> [Passage to read]:

_ _ _

Where Do E-Cargo Bikes Go? Analysis of Domestic E-Cargo Bike GPS Traces in UK Suburbs

1. Introduction

This paper focuses on domestic Electric Cargo bikes (ECBs) sometimes referred to as family e-cargo bikes,are designed to have a total ladened weight of around 200kg and have electrical assist Which meets UK EAPC regulations ( https://www.gov.uk/government/publications/electrically-assisted-pedal-cycles-eapcs/electrically-assisted-pedal-cycles-eapcs-in-great-britain-information-sheet ). They are capable of carrying children, other passengers and / or shopping and other items. Their design is oriented towards use by families. The two most common model types are “long-tail” – typically with small wheels (20-24 inch) for a low centre of gravity a longer wheelbase than a standard bike and a long heavy duty rear pannier / seating rack. Examples of this type of bike are the Tern GSD and the Riese and Muller Multitinker. The other common model type is the “long-john” typically with a 26 inch rear wheel and a 20 inch front wheel and featuring a large cargo area in-front of the rider (example models include the Raleigh Stride 2 and the Gazelle Maki Load). There are also trike and adapted cycle formats produced but these are less common. ECBs for domestic use are very niche in the UK but are growing in popularity the total e-cargo bikes sold in 2022 was approximately 4000 (Garidis, 2023). This trend follows and lags behind some EU countries where popularity has grown quickly e.g., sales in France in 2022 were approximately 90000 (Garidis, 2023).

E-cargo bikes are a novel niche mode which show great potential in urban freight and logistics (Cyclelogistics Ahead project 2017). However, they also show promise for suburban domestic use as they show potential to address “car dependent practices” (Mattioli et al. 2016)– particularly trips that involve carrying passengers (e.g., small children) and items such as shopping which few people are willing to carry on foot or by bicycle (Cass et al., 2025; Philips et al., 2024). Reducing car dependent practices using e-cargo bikes may have physical activity benefits. There are also potential CO₂ reduction benefits. The need to reduce transport emissions as part of measures to minimise impacts of climate change is well established (Climate Change Committee, 2023). Car use reduction through direct substitution contributes to carbon reduction though this can be modest where trips distances are short, but e-bikes and e-cargo bikes have potential to make longer journeys giving additional benefits. Further benefits may also accrue if e-cargo bike use leads to lifestyle changes that further reduce car use and /or car ownership (Brand et al. 2021).

Prior to 2022 there were few studies focussing on domestic ECB usage (Narayanan and Antoniou, 2022), most research attention on ECBs had focussed on logistics applications where there is considerable potential. Research into different facets of domestic e-cargo bike use have been published in recent years focussed on European countries particularly in Switzerland (Marincek et al., 2024) and In Ireland (Egan et al., 2025). Until recently there have also been few studies of domestic ECB in suburban and peri-urban areas and little based in the UK (Philips et al., 2025). E-bikes and other e-micromobility studies also focus more on urban cores than suburban areas, but e-bikes in suburbs and peri-urban areas have high potential to contribute to transport decarbonisation and provide other co-benefits (Philips et al., 2022).

Understanding where ECB go in terms of usage of different route types (e.g., segregated infrastructure, minor roads, major roads) and avoidance or not of hills, can provide insights to planners and researchers in terms of the useability of this newly emerging mode.

_ _ _

> [Dataset excerpt]:
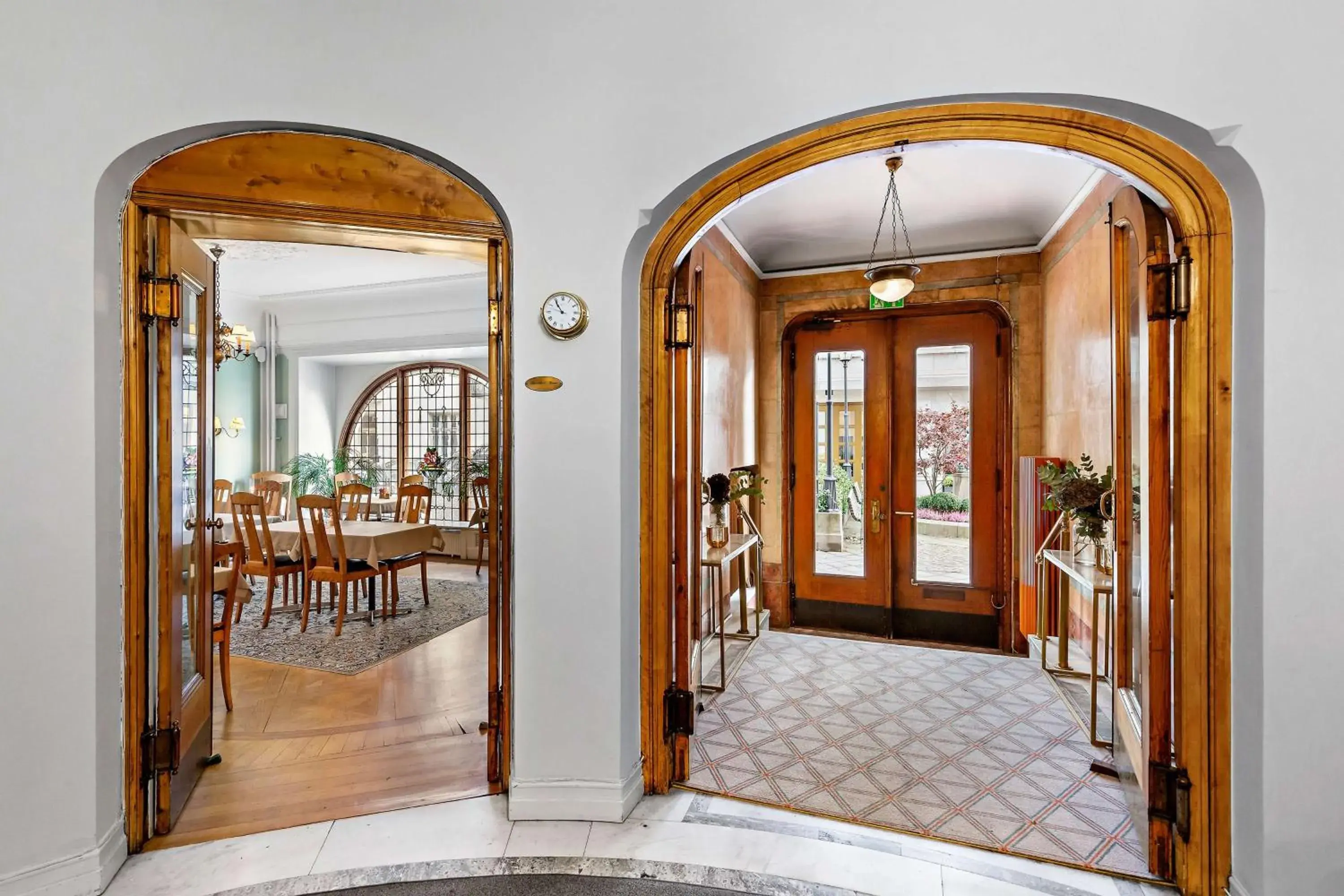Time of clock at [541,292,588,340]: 10:54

_ _ _

> [Problem statement]:
Continue the introduction on e-cargo bike routes in UK suburbs, picking up right after its last sentence.

> [Solved exercise]:
There has been some useful qualitative research in this area: Egan et al., (2026) examines infrastructure use and find that this is sometimes avoided because some e-cargo bikes do not fit through barriers designed to keep motorbikes out, but also that the larger size of e-cargo bikes and the electric assist makes it easier and empowers riders to use the bikes on busier roads. The authors also found that using the bikes whilst carrying children makes them feel like they are seen and treated favourably by motorists. The importance of e-bikes in terms of allowing cyclists to overcome hills is discussed in (Behrendt et al., 2021).

There have been studies producing quantitative metrics for e-bikes (e.g., Mohamed and Bigazzi, 2019). There is very little research on the type of road and route infrastructure used by of household e-cargo bikes. The study by (Singh et al., 2025) in Ireland includes tracking some household e-cargo bikes in their sample and this is the only study we are aware of at the time of writing.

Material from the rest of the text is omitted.